Muhalefet ihtiyacı (07 Kasım 2017)
İYİ Parti'ye iyi oldu veya olmadı diyenler var. Daha kuruluş aşamasında olan bir partiyi, üstelikte programını ve hedeflerine bakmadan kim tenkit edebilir? Çok açıktır ki bunlar, iktidar partisine yakın olanlar ile oy kaybından korkan partilerdir.
Siyasi konjonktür güçlü muhalefet partilerine ihtiyaç gösteriyor. Kaldı ki siyasi iktidar içinde muhalefetin daha güçlü olması, yaptıklarının ve yapacaklarının birkaç kere daha fazla gözden geçirilmesini zorlar.
İYİ Parti'nin adını veya Meral Akşener'e sempati veya tersini tartışmak yerine partinin programını ve muhalefet ihtiyacını tartışmak zorundayız. İYİ Parti'nin programı ve hedefleri ekonomi ve sosyal alanda iyi koordine edilmiş , tutarlı ve etkili bir programdır. Ayrıca kuruculara ve programına bakınca, mevcut partilerden farklı ve ideolojik takıntısı olmayan bir parti olarak görünüyor.
CHP de muhalefet görevini yapıyor. Ancak CHP solda duruyor… İYİ Parti ise Merkezde bir parti olarak ortaya çıkıyor. Milliyetçi bir parti olan MHP kamuoyunda bir muhalefet partisi değil, iktidar ortağı bir parti olarak görülüyor.
CHP Genel Başkanı Kemal Kılıçdaroğlu, kamuoyunda kabul görüyor ve tartışılmıyor. Özellikle Adalet Yürüyüşü'nden sonra güven eşiğini artırdı. Ne var ki CHP'de demokrasi anlayışı bazı mensupları tarafından istismar ediliyor. Bu noktada Kılıçdaroğlu kendisini ve parti meclisi partiyi kullananlara karşı daha dikkatli olmalıdır.
Ben Deniz Baykal'la yakın çalışırdım.

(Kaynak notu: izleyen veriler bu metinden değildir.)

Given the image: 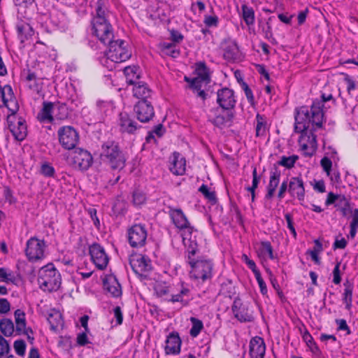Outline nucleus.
Returning a JSON list of instances; mask_svg holds the SVG:
<instances>
[{
	"mask_svg": "<svg viewBox=\"0 0 358 358\" xmlns=\"http://www.w3.org/2000/svg\"><path fill=\"white\" fill-rule=\"evenodd\" d=\"M190 289L186 287H182L180 292L177 294H173L169 301L173 303L180 302L182 306H187L189 301Z\"/></svg>",
	"mask_w": 358,
	"mask_h": 358,
	"instance_id": "obj_35",
	"label": "nucleus"
},
{
	"mask_svg": "<svg viewBox=\"0 0 358 358\" xmlns=\"http://www.w3.org/2000/svg\"><path fill=\"white\" fill-rule=\"evenodd\" d=\"M266 351L264 341L259 336H255L250 342V355L251 358H264Z\"/></svg>",
	"mask_w": 358,
	"mask_h": 358,
	"instance_id": "obj_25",
	"label": "nucleus"
},
{
	"mask_svg": "<svg viewBox=\"0 0 358 358\" xmlns=\"http://www.w3.org/2000/svg\"><path fill=\"white\" fill-rule=\"evenodd\" d=\"M85 210L87 212L88 215H90V218L92 219L94 226L97 229H99L100 228V221L99 217H97V210L95 208H86Z\"/></svg>",
	"mask_w": 358,
	"mask_h": 358,
	"instance_id": "obj_57",
	"label": "nucleus"
},
{
	"mask_svg": "<svg viewBox=\"0 0 358 358\" xmlns=\"http://www.w3.org/2000/svg\"><path fill=\"white\" fill-rule=\"evenodd\" d=\"M299 159V156L296 155H292L291 156H282L280 159L277 162V164L279 166H284L287 169H291L294 167L296 162Z\"/></svg>",
	"mask_w": 358,
	"mask_h": 358,
	"instance_id": "obj_45",
	"label": "nucleus"
},
{
	"mask_svg": "<svg viewBox=\"0 0 358 358\" xmlns=\"http://www.w3.org/2000/svg\"><path fill=\"white\" fill-rule=\"evenodd\" d=\"M336 210L340 211L342 216L345 217L349 213H352L348 199L343 195L341 199L336 203Z\"/></svg>",
	"mask_w": 358,
	"mask_h": 358,
	"instance_id": "obj_39",
	"label": "nucleus"
},
{
	"mask_svg": "<svg viewBox=\"0 0 358 358\" xmlns=\"http://www.w3.org/2000/svg\"><path fill=\"white\" fill-rule=\"evenodd\" d=\"M15 277L11 273H7L5 268H0V280L6 283L15 284Z\"/></svg>",
	"mask_w": 358,
	"mask_h": 358,
	"instance_id": "obj_51",
	"label": "nucleus"
},
{
	"mask_svg": "<svg viewBox=\"0 0 358 358\" xmlns=\"http://www.w3.org/2000/svg\"><path fill=\"white\" fill-rule=\"evenodd\" d=\"M17 31L18 38L23 43L25 40L28 39L29 36L33 34V29L31 26L27 23H21L17 25Z\"/></svg>",
	"mask_w": 358,
	"mask_h": 358,
	"instance_id": "obj_37",
	"label": "nucleus"
},
{
	"mask_svg": "<svg viewBox=\"0 0 358 358\" xmlns=\"http://www.w3.org/2000/svg\"><path fill=\"white\" fill-rule=\"evenodd\" d=\"M289 192L293 196H296L299 200L303 201L305 194L303 180H290Z\"/></svg>",
	"mask_w": 358,
	"mask_h": 358,
	"instance_id": "obj_33",
	"label": "nucleus"
},
{
	"mask_svg": "<svg viewBox=\"0 0 358 358\" xmlns=\"http://www.w3.org/2000/svg\"><path fill=\"white\" fill-rule=\"evenodd\" d=\"M10 346L8 341L2 336H0V357L8 354Z\"/></svg>",
	"mask_w": 358,
	"mask_h": 358,
	"instance_id": "obj_60",
	"label": "nucleus"
},
{
	"mask_svg": "<svg viewBox=\"0 0 358 358\" xmlns=\"http://www.w3.org/2000/svg\"><path fill=\"white\" fill-rule=\"evenodd\" d=\"M259 250L262 255H268L271 259H273L275 258L273 255V250L269 241L261 242V248H259Z\"/></svg>",
	"mask_w": 358,
	"mask_h": 358,
	"instance_id": "obj_50",
	"label": "nucleus"
},
{
	"mask_svg": "<svg viewBox=\"0 0 358 358\" xmlns=\"http://www.w3.org/2000/svg\"><path fill=\"white\" fill-rule=\"evenodd\" d=\"M40 171L45 177H54L55 169L48 163L43 164L41 166Z\"/></svg>",
	"mask_w": 358,
	"mask_h": 358,
	"instance_id": "obj_55",
	"label": "nucleus"
},
{
	"mask_svg": "<svg viewBox=\"0 0 358 358\" xmlns=\"http://www.w3.org/2000/svg\"><path fill=\"white\" fill-rule=\"evenodd\" d=\"M148 231L144 224H135L127 229L128 242L131 248L143 247L146 243Z\"/></svg>",
	"mask_w": 358,
	"mask_h": 358,
	"instance_id": "obj_8",
	"label": "nucleus"
},
{
	"mask_svg": "<svg viewBox=\"0 0 358 358\" xmlns=\"http://www.w3.org/2000/svg\"><path fill=\"white\" fill-rule=\"evenodd\" d=\"M331 100L333 101L334 104L336 103L332 94L326 95L325 94H322L320 99H316L313 101L309 109L310 117H312V121L316 124L317 127H322L324 122V103Z\"/></svg>",
	"mask_w": 358,
	"mask_h": 358,
	"instance_id": "obj_7",
	"label": "nucleus"
},
{
	"mask_svg": "<svg viewBox=\"0 0 358 358\" xmlns=\"http://www.w3.org/2000/svg\"><path fill=\"white\" fill-rule=\"evenodd\" d=\"M0 330L5 336L8 337L12 336L15 330L13 321L8 318L1 320Z\"/></svg>",
	"mask_w": 358,
	"mask_h": 358,
	"instance_id": "obj_41",
	"label": "nucleus"
},
{
	"mask_svg": "<svg viewBox=\"0 0 358 358\" xmlns=\"http://www.w3.org/2000/svg\"><path fill=\"white\" fill-rule=\"evenodd\" d=\"M124 41L118 39L107 43L108 45V52H107V59H110L115 63H120L129 59L131 53L124 45Z\"/></svg>",
	"mask_w": 358,
	"mask_h": 358,
	"instance_id": "obj_6",
	"label": "nucleus"
},
{
	"mask_svg": "<svg viewBox=\"0 0 358 358\" xmlns=\"http://www.w3.org/2000/svg\"><path fill=\"white\" fill-rule=\"evenodd\" d=\"M217 103L222 110H232L235 107L236 100L234 92L228 87H223L217 92Z\"/></svg>",
	"mask_w": 358,
	"mask_h": 358,
	"instance_id": "obj_17",
	"label": "nucleus"
},
{
	"mask_svg": "<svg viewBox=\"0 0 358 358\" xmlns=\"http://www.w3.org/2000/svg\"><path fill=\"white\" fill-rule=\"evenodd\" d=\"M8 129L14 136L15 139L19 141H23L27 134V128L25 120L22 117L15 115L11 113L7 118Z\"/></svg>",
	"mask_w": 358,
	"mask_h": 358,
	"instance_id": "obj_11",
	"label": "nucleus"
},
{
	"mask_svg": "<svg viewBox=\"0 0 358 358\" xmlns=\"http://www.w3.org/2000/svg\"><path fill=\"white\" fill-rule=\"evenodd\" d=\"M320 164L323 170L327 173V176L330 179H334L333 176H331L330 171L331 170L332 162L331 159L327 157H323L320 161Z\"/></svg>",
	"mask_w": 358,
	"mask_h": 358,
	"instance_id": "obj_56",
	"label": "nucleus"
},
{
	"mask_svg": "<svg viewBox=\"0 0 358 358\" xmlns=\"http://www.w3.org/2000/svg\"><path fill=\"white\" fill-rule=\"evenodd\" d=\"M336 324L338 325L337 330L338 331H346V334H351V331L350 327H348L347 322L344 319H336L335 320Z\"/></svg>",
	"mask_w": 358,
	"mask_h": 358,
	"instance_id": "obj_59",
	"label": "nucleus"
},
{
	"mask_svg": "<svg viewBox=\"0 0 358 358\" xmlns=\"http://www.w3.org/2000/svg\"><path fill=\"white\" fill-rule=\"evenodd\" d=\"M195 73L201 81L209 83L210 80V70L204 62H199L195 64Z\"/></svg>",
	"mask_w": 358,
	"mask_h": 358,
	"instance_id": "obj_34",
	"label": "nucleus"
},
{
	"mask_svg": "<svg viewBox=\"0 0 358 358\" xmlns=\"http://www.w3.org/2000/svg\"><path fill=\"white\" fill-rule=\"evenodd\" d=\"M133 203L135 206H141L146 201V196L143 191L136 188L132 194Z\"/></svg>",
	"mask_w": 358,
	"mask_h": 358,
	"instance_id": "obj_49",
	"label": "nucleus"
},
{
	"mask_svg": "<svg viewBox=\"0 0 358 358\" xmlns=\"http://www.w3.org/2000/svg\"><path fill=\"white\" fill-rule=\"evenodd\" d=\"M302 337H303V341L306 343V344L310 348L314 347V349L312 348V350H319L317 345H316L315 342L314 341L313 336L310 335V334L307 330H306V331L303 334Z\"/></svg>",
	"mask_w": 358,
	"mask_h": 358,
	"instance_id": "obj_58",
	"label": "nucleus"
},
{
	"mask_svg": "<svg viewBox=\"0 0 358 358\" xmlns=\"http://www.w3.org/2000/svg\"><path fill=\"white\" fill-rule=\"evenodd\" d=\"M344 292L343 294V302L345 306V309L349 310L352 306V294L354 290V285L349 280H346L343 283Z\"/></svg>",
	"mask_w": 358,
	"mask_h": 358,
	"instance_id": "obj_32",
	"label": "nucleus"
},
{
	"mask_svg": "<svg viewBox=\"0 0 358 358\" xmlns=\"http://www.w3.org/2000/svg\"><path fill=\"white\" fill-rule=\"evenodd\" d=\"M190 321L192 326L189 331V334L192 337H196L203 329V324L201 320L193 317H190Z\"/></svg>",
	"mask_w": 358,
	"mask_h": 358,
	"instance_id": "obj_47",
	"label": "nucleus"
},
{
	"mask_svg": "<svg viewBox=\"0 0 358 358\" xmlns=\"http://www.w3.org/2000/svg\"><path fill=\"white\" fill-rule=\"evenodd\" d=\"M105 290L108 292L113 297L118 298L122 296V287L114 275H106L103 280Z\"/></svg>",
	"mask_w": 358,
	"mask_h": 358,
	"instance_id": "obj_24",
	"label": "nucleus"
},
{
	"mask_svg": "<svg viewBox=\"0 0 358 358\" xmlns=\"http://www.w3.org/2000/svg\"><path fill=\"white\" fill-rule=\"evenodd\" d=\"M13 347L15 352L19 356H24L26 350V343L24 340H17L14 342Z\"/></svg>",
	"mask_w": 358,
	"mask_h": 358,
	"instance_id": "obj_54",
	"label": "nucleus"
},
{
	"mask_svg": "<svg viewBox=\"0 0 358 358\" xmlns=\"http://www.w3.org/2000/svg\"><path fill=\"white\" fill-rule=\"evenodd\" d=\"M48 321L50 325V329L55 331L62 324V315L59 312L49 314Z\"/></svg>",
	"mask_w": 358,
	"mask_h": 358,
	"instance_id": "obj_44",
	"label": "nucleus"
},
{
	"mask_svg": "<svg viewBox=\"0 0 358 358\" xmlns=\"http://www.w3.org/2000/svg\"><path fill=\"white\" fill-rule=\"evenodd\" d=\"M191 266L190 276L202 282L211 280L213 275L214 264L212 259L199 258L189 261Z\"/></svg>",
	"mask_w": 358,
	"mask_h": 358,
	"instance_id": "obj_4",
	"label": "nucleus"
},
{
	"mask_svg": "<svg viewBox=\"0 0 358 358\" xmlns=\"http://www.w3.org/2000/svg\"><path fill=\"white\" fill-rule=\"evenodd\" d=\"M57 136L59 143L64 150H73L79 143V133L72 126L59 127L57 131Z\"/></svg>",
	"mask_w": 358,
	"mask_h": 358,
	"instance_id": "obj_5",
	"label": "nucleus"
},
{
	"mask_svg": "<svg viewBox=\"0 0 358 358\" xmlns=\"http://www.w3.org/2000/svg\"><path fill=\"white\" fill-rule=\"evenodd\" d=\"M169 170L175 176H182L186 171V159L178 152H174L169 157Z\"/></svg>",
	"mask_w": 358,
	"mask_h": 358,
	"instance_id": "obj_20",
	"label": "nucleus"
},
{
	"mask_svg": "<svg viewBox=\"0 0 358 358\" xmlns=\"http://www.w3.org/2000/svg\"><path fill=\"white\" fill-rule=\"evenodd\" d=\"M101 159L113 169H122L125 166L126 158L117 143L108 141L101 145Z\"/></svg>",
	"mask_w": 358,
	"mask_h": 358,
	"instance_id": "obj_2",
	"label": "nucleus"
},
{
	"mask_svg": "<svg viewBox=\"0 0 358 358\" xmlns=\"http://www.w3.org/2000/svg\"><path fill=\"white\" fill-rule=\"evenodd\" d=\"M129 264L133 271L140 276L145 275L152 268L150 259L141 254L132 255L129 257Z\"/></svg>",
	"mask_w": 358,
	"mask_h": 358,
	"instance_id": "obj_16",
	"label": "nucleus"
},
{
	"mask_svg": "<svg viewBox=\"0 0 358 358\" xmlns=\"http://www.w3.org/2000/svg\"><path fill=\"white\" fill-rule=\"evenodd\" d=\"M317 128L310 117L309 108L307 106H301L294 109V131L301 134L298 141L303 150L308 148H311L313 151L316 150L317 136L314 131Z\"/></svg>",
	"mask_w": 358,
	"mask_h": 358,
	"instance_id": "obj_1",
	"label": "nucleus"
},
{
	"mask_svg": "<svg viewBox=\"0 0 358 358\" xmlns=\"http://www.w3.org/2000/svg\"><path fill=\"white\" fill-rule=\"evenodd\" d=\"M108 4L109 3L108 0H98L96 3V16L93 18L92 20H108Z\"/></svg>",
	"mask_w": 358,
	"mask_h": 358,
	"instance_id": "obj_29",
	"label": "nucleus"
},
{
	"mask_svg": "<svg viewBox=\"0 0 358 358\" xmlns=\"http://www.w3.org/2000/svg\"><path fill=\"white\" fill-rule=\"evenodd\" d=\"M54 114L59 120H64L69 117V112L66 103L57 102L55 103Z\"/></svg>",
	"mask_w": 358,
	"mask_h": 358,
	"instance_id": "obj_42",
	"label": "nucleus"
},
{
	"mask_svg": "<svg viewBox=\"0 0 358 358\" xmlns=\"http://www.w3.org/2000/svg\"><path fill=\"white\" fill-rule=\"evenodd\" d=\"M37 280L40 288L49 292L57 291L62 283L61 275L53 264L41 268Z\"/></svg>",
	"mask_w": 358,
	"mask_h": 358,
	"instance_id": "obj_3",
	"label": "nucleus"
},
{
	"mask_svg": "<svg viewBox=\"0 0 358 358\" xmlns=\"http://www.w3.org/2000/svg\"><path fill=\"white\" fill-rule=\"evenodd\" d=\"M234 117V111L222 110L219 107L210 109L208 113V121L218 128L224 127L228 122H231Z\"/></svg>",
	"mask_w": 358,
	"mask_h": 358,
	"instance_id": "obj_13",
	"label": "nucleus"
},
{
	"mask_svg": "<svg viewBox=\"0 0 358 358\" xmlns=\"http://www.w3.org/2000/svg\"><path fill=\"white\" fill-rule=\"evenodd\" d=\"M15 321V331L17 335H21L22 330L26 327L25 313L20 309H17L14 313Z\"/></svg>",
	"mask_w": 358,
	"mask_h": 358,
	"instance_id": "obj_36",
	"label": "nucleus"
},
{
	"mask_svg": "<svg viewBox=\"0 0 358 358\" xmlns=\"http://www.w3.org/2000/svg\"><path fill=\"white\" fill-rule=\"evenodd\" d=\"M45 242L36 237H31L27 242L25 255L29 262H36L44 258Z\"/></svg>",
	"mask_w": 358,
	"mask_h": 358,
	"instance_id": "obj_10",
	"label": "nucleus"
},
{
	"mask_svg": "<svg viewBox=\"0 0 358 358\" xmlns=\"http://www.w3.org/2000/svg\"><path fill=\"white\" fill-rule=\"evenodd\" d=\"M112 211L116 216L124 215L127 211V202L120 196H117L113 202Z\"/></svg>",
	"mask_w": 358,
	"mask_h": 358,
	"instance_id": "obj_40",
	"label": "nucleus"
},
{
	"mask_svg": "<svg viewBox=\"0 0 358 358\" xmlns=\"http://www.w3.org/2000/svg\"><path fill=\"white\" fill-rule=\"evenodd\" d=\"M119 126L122 133L129 134H134L138 129L141 128V126L127 113L120 114Z\"/></svg>",
	"mask_w": 358,
	"mask_h": 358,
	"instance_id": "obj_21",
	"label": "nucleus"
},
{
	"mask_svg": "<svg viewBox=\"0 0 358 358\" xmlns=\"http://www.w3.org/2000/svg\"><path fill=\"white\" fill-rule=\"evenodd\" d=\"M239 49L236 41L229 42L224 49L223 57L228 62H234L238 58Z\"/></svg>",
	"mask_w": 358,
	"mask_h": 358,
	"instance_id": "obj_30",
	"label": "nucleus"
},
{
	"mask_svg": "<svg viewBox=\"0 0 358 358\" xmlns=\"http://www.w3.org/2000/svg\"><path fill=\"white\" fill-rule=\"evenodd\" d=\"M92 34L103 44L106 45L113 38V28L108 20H92Z\"/></svg>",
	"mask_w": 358,
	"mask_h": 358,
	"instance_id": "obj_9",
	"label": "nucleus"
},
{
	"mask_svg": "<svg viewBox=\"0 0 358 358\" xmlns=\"http://www.w3.org/2000/svg\"><path fill=\"white\" fill-rule=\"evenodd\" d=\"M199 191L204 196V197L211 203V204H216L217 199L216 196L215 192L210 191L208 187L206 185H202L199 188Z\"/></svg>",
	"mask_w": 358,
	"mask_h": 358,
	"instance_id": "obj_46",
	"label": "nucleus"
},
{
	"mask_svg": "<svg viewBox=\"0 0 358 358\" xmlns=\"http://www.w3.org/2000/svg\"><path fill=\"white\" fill-rule=\"evenodd\" d=\"M96 108L97 112L101 115H106L107 111L111 108L110 102L99 100L96 101Z\"/></svg>",
	"mask_w": 358,
	"mask_h": 358,
	"instance_id": "obj_52",
	"label": "nucleus"
},
{
	"mask_svg": "<svg viewBox=\"0 0 358 358\" xmlns=\"http://www.w3.org/2000/svg\"><path fill=\"white\" fill-rule=\"evenodd\" d=\"M0 98L2 100L3 106L6 107L11 113H16L19 106L10 85H6L3 87L0 85Z\"/></svg>",
	"mask_w": 358,
	"mask_h": 358,
	"instance_id": "obj_18",
	"label": "nucleus"
},
{
	"mask_svg": "<svg viewBox=\"0 0 358 358\" xmlns=\"http://www.w3.org/2000/svg\"><path fill=\"white\" fill-rule=\"evenodd\" d=\"M169 215L176 227L180 230L183 229L184 231H188L189 228H193L190 226V224L182 209L173 208L172 207H169Z\"/></svg>",
	"mask_w": 358,
	"mask_h": 358,
	"instance_id": "obj_22",
	"label": "nucleus"
},
{
	"mask_svg": "<svg viewBox=\"0 0 358 358\" xmlns=\"http://www.w3.org/2000/svg\"><path fill=\"white\" fill-rule=\"evenodd\" d=\"M89 253L92 262L99 270H104L108 264L109 257L103 247L99 243H94L89 246Z\"/></svg>",
	"mask_w": 358,
	"mask_h": 358,
	"instance_id": "obj_14",
	"label": "nucleus"
},
{
	"mask_svg": "<svg viewBox=\"0 0 358 358\" xmlns=\"http://www.w3.org/2000/svg\"><path fill=\"white\" fill-rule=\"evenodd\" d=\"M231 310L234 317L241 322H250L255 320L252 312L249 310L248 305L243 303L239 297L234 299Z\"/></svg>",
	"mask_w": 358,
	"mask_h": 358,
	"instance_id": "obj_15",
	"label": "nucleus"
},
{
	"mask_svg": "<svg viewBox=\"0 0 358 358\" xmlns=\"http://www.w3.org/2000/svg\"><path fill=\"white\" fill-rule=\"evenodd\" d=\"M340 266H341V262H338L334 268V271H333V275H334L333 282L336 285H338L341 282Z\"/></svg>",
	"mask_w": 358,
	"mask_h": 358,
	"instance_id": "obj_63",
	"label": "nucleus"
},
{
	"mask_svg": "<svg viewBox=\"0 0 358 358\" xmlns=\"http://www.w3.org/2000/svg\"><path fill=\"white\" fill-rule=\"evenodd\" d=\"M124 73L127 84L134 86L141 82V71L138 66H128L124 69Z\"/></svg>",
	"mask_w": 358,
	"mask_h": 358,
	"instance_id": "obj_28",
	"label": "nucleus"
},
{
	"mask_svg": "<svg viewBox=\"0 0 358 358\" xmlns=\"http://www.w3.org/2000/svg\"><path fill=\"white\" fill-rule=\"evenodd\" d=\"M55 103L52 102L44 101L43 103V108L38 113V117L41 121H48L52 122L53 121L52 113H54Z\"/></svg>",
	"mask_w": 358,
	"mask_h": 358,
	"instance_id": "obj_31",
	"label": "nucleus"
},
{
	"mask_svg": "<svg viewBox=\"0 0 358 358\" xmlns=\"http://www.w3.org/2000/svg\"><path fill=\"white\" fill-rule=\"evenodd\" d=\"M238 83L241 85L242 90L244 91L245 96L251 106L255 105V101L252 90L248 85L242 79H238Z\"/></svg>",
	"mask_w": 358,
	"mask_h": 358,
	"instance_id": "obj_48",
	"label": "nucleus"
},
{
	"mask_svg": "<svg viewBox=\"0 0 358 358\" xmlns=\"http://www.w3.org/2000/svg\"><path fill=\"white\" fill-rule=\"evenodd\" d=\"M133 96L138 101L152 100V90L143 81L138 83L133 87Z\"/></svg>",
	"mask_w": 358,
	"mask_h": 358,
	"instance_id": "obj_27",
	"label": "nucleus"
},
{
	"mask_svg": "<svg viewBox=\"0 0 358 358\" xmlns=\"http://www.w3.org/2000/svg\"><path fill=\"white\" fill-rule=\"evenodd\" d=\"M348 242L345 238H341L338 239V237L336 238L335 241L333 244V249H345L347 246Z\"/></svg>",
	"mask_w": 358,
	"mask_h": 358,
	"instance_id": "obj_64",
	"label": "nucleus"
},
{
	"mask_svg": "<svg viewBox=\"0 0 358 358\" xmlns=\"http://www.w3.org/2000/svg\"><path fill=\"white\" fill-rule=\"evenodd\" d=\"M134 113L142 123L149 122L155 117V109L151 100L138 101L134 106Z\"/></svg>",
	"mask_w": 358,
	"mask_h": 358,
	"instance_id": "obj_12",
	"label": "nucleus"
},
{
	"mask_svg": "<svg viewBox=\"0 0 358 358\" xmlns=\"http://www.w3.org/2000/svg\"><path fill=\"white\" fill-rule=\"evenodd\" d=\"M218 17L216 15H206L203 22L208 27H217L218 25Z\"/></svg>",
	"mask_w": 358,
	"mask_h": 358,
	"instance_id": "obj_61",
	"label": "nucleus"
},
{
	"mask_svg": "<svg viewBox=\"0 0 358 358\" xmlns=\"http://www.w3.org/2000/svg\"><path fill=\"white\" fill-rule=\"evenodd\" d=\"M343 196V195L335 194L333 192H329L327 195L325 204L327 206L334 204L335 206L338 201H339L341 199V197H342Z\"/></svg>",
	"mask_w": 358,
	"mask_h": 358,
	"instance_id": "obj_62",
	"label": "nucleus"
},
{
	"mask_svg": "<svg viewBox=\"0 0 358 358\" xmlns=\"http://www.w3.org/2000/svg\"><path fill=\"white\" fill-rule=\"evenodd\" d=\"M256 136H262L266 134V120L264 115L259 113L256 115Z\"/></svg>",
	"mask_w": 358,
	"mask_h": 358,
	"instance_id": "obj_43",
	"label": "nucleus"
},
{
	"mask_svg": "<svg viewBox=\"0 0 358 358\" xmlns=\"http://www.w3.org/2000/svg\"><path fill=\"white\" fill-rule=\"evenodd\" d=\"M193 230V228H189L188 231H184L182 234V242L186 248L188 262L196 259L194 256L199 252L196 236H192Z\"/></svg>",
	"mask_w": 358,
	"mask_h": 358,
	"instance_id": "obj_19",
	"label": "nucleus"
},
{
	"mask_svg": "<svg viewBox=\"0 0 358 358\" xmlns=\"http://www.w3.org/2000/svg\"><path fill=\"white\" fill-rule=\"evenodd\" d=\"M278 185L279 180H269V184L267 186V193L265 196L266 199H271L273 197Z\"/></svg>",
	"mask_w": 358,
	"mask_h": 358,
	"instance_id": "obj_53",
	"label": "nucleus"
},
{
	"mask_svg": "<svg viewBox=\"0 0 358 358\" xmlns=\"http://www.w3.org/2000/svg\"><path fill=\"white\" fill-rule=\"evenodd\" d=\"M243 19L248 26L253 25L255 21V11L246 4L241 6Z\"/></svg>",
	"mask_w": 358,
	"mask_h": 358,
	"instance_id": "obj_38",
	"label": "nucleus"
},
{
	"mask_svg": "<svg viewBox=\"0 0 358 358\" xmlns=\"http://www.w3.org/2000/svg\"><path fill=\"white\" fill-rule=\"evenodd\" d=\"M74 164L81 170H87L92 164L93 158L87 150L80 149L75 152Z\"/></svg>",
	"mask_w": 358,
	"mask_h": 358,
	"instance_id": "obj_26",
	"label": "nucleus"
},
{
	"mask_svg": "<svg viewBox=\"0 0 358 358\" xmlns=\"http://www.w3.org/2000/svg\"><path fill=\"white\" fill-rule=\"evenodd\" d=\"M182 341L179 334L173 331L169 334L166 340V345L164 347L165 353L167 355H177L180 352Z\"/></svg>",
	"mask_w": 358,
	"mask_h": 358,
	"instance_id": "obj_23",
	"label": "nucleus"
}]
</instances>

Ama tövbe partide veya Mecliste bir görev talebim olmadı. Parti Meclisini kendisi önerdi. Milletvekilliğini ise parti Meclisinde listeler açıklanırken öğrendim.
CHP'de isteyen herkes Deniz Baykal'ı evinden arayıp ulaşabilirdi. Kemal Kılıçdaroğlu da aynı çizgiden sapmadı. Bu durum aynı zamanda partinin ve liderlerinin ne kadar fazla halka açık ve demokratik olduğunu gösteriyor.
Bu gün bu demokratik tavrı kavrayamayıp, kullananlar var.
Özellikle Genel Başkan Kılıçdaroğlu'nun iyi niyetini istismar edenler var. Daha önce bürokraside birlikte çalıştıkları veya İstanbul Büyük Şehir Başkan Adaylığı sırasında kendisine yakın duran bazıları parti içinde her sandalyeyi kendi doğal hakları gibi görüyorlar.
Söz gelimi, İstanbul Büyük Şehir Belediye Başkanlığı için parti tabanında kaos yaşanıyor. Birisinin ''Kılıçdaroğlu'nun adayıyım, git çalış dedi'' şeklinde konuştuğu belirtiliyor. Gerçekte ise açıktır ki böyleleri Kılıçdaroğlunu istismar ediyor. Doğal olarak hiçbir genel başkan yetkili kurullarla tartışmadan, birine "Git İstanbul'da çalış'' demez.
Üstelikte benim yakından gördüğüm, bu gibi kişilere parti tabanından tepki var. Bir kişinin koltuk hırsı için seçimin kaybedilmesine, başta Genel Başkan olmak üzere herkesin karşı çıkması gerekir.
CHP tarihinde ve bugün, dostluk - arkadaşlık ilişkileri üstüne değil yetenek ve performans üstüne aday tespit etmiştir.
Söz gelimi 1980 öncesi CHP'de bugünkü MYK yerine genel idare kurulu vardı. Bu kurula seçilebilmek için ön seçimle milletvekili olmuş olmak gerekiyordu. Parti kontenjanından seçilenler bu kurula aday olamıyordu.
Özetle, şimdilerde demokrasiye her zamankinden daha çok ihtiyacımız var. Muhalefet partilerinin önce kendileri demokrasi örneği vermelidir.